Abstract:Contrast resolution beyond the limits of conventional cone-beam CT (CBCT) systems is essential to high-quality imaging of the brain. We present a deep learning reconstruction method (dubbed DL-Recon) that integrates physically principled reconstruction models with DL-based image synthesis based on the statistical uncertainty in the synthesis image. A synthesis network was developed to generate a synthesized CBCT image (DL-Synthesis) from an uncorrected filtered back-projection (FBP) image. To improve generalizability (including accurate representation of lesions not seen in training), voxel-wise epistemic uncertainty of DL-Synthesis was computed using a Bayesian inference technique (Monte-Carlo dropout). In regions of high uncertainty, the DL-Recon method incorporates information from a physics-based reconstruction model and artifact-corrected projection data. Two forms of the DL-Recon method are proposed: (i) image-domain fusion of DL-Synthesis and FBP (DL-FBP) weighted by DL uncertainty; and (ii) a model-based iterative image reconstruction (MBIR) optimization using DL-Synthesis to compute a spatially varying regularization term based on DL uncertainty (DL-MBIR).
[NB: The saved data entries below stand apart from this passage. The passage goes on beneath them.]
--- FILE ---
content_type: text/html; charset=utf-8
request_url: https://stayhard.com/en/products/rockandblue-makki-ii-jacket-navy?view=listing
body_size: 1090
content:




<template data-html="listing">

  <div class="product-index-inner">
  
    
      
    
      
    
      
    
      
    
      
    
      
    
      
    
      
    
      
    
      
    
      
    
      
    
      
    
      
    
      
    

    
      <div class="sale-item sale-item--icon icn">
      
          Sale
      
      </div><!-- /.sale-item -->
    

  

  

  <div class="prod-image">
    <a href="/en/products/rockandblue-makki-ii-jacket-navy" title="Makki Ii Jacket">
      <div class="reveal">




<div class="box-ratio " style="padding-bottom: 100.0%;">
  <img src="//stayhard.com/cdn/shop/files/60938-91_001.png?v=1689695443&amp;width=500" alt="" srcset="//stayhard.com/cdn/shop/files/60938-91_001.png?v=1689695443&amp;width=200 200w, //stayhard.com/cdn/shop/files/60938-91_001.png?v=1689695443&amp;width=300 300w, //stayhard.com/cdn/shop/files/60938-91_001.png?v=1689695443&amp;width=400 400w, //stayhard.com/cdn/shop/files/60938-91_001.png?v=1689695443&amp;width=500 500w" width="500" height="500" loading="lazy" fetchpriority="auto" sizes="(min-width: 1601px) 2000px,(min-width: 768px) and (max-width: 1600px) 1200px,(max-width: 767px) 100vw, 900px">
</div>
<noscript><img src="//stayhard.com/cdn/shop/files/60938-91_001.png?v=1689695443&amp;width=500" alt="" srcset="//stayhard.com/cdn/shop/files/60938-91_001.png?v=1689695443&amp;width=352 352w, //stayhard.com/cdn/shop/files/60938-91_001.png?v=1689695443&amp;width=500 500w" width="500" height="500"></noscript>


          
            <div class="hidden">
The error in DL-Synthesis images was correlated with the uncertainty in the synthesis estimate. Compared to FBP and PWLS, the DL-Recon methods (both DL-FBP and DL-MBIR) showed ~50% reduction in noise (at matched spatial resolution) and ~40-70% improvement in image uniformity. Conventional DL-Synthesis alone exhibited ~10-60% under-estimation of lesion contrast and ~5-40% reduction in lesion segmentation accuracy (Dice coefficient) in simulated and real brain lesions, suggesting a lack of reliability / generalizability for structures unseen in the training data. DL-FBP and DL-MBIR improved the accuracy of reconstruction by directly incorporating information from the measurements in regions of high uncertainty.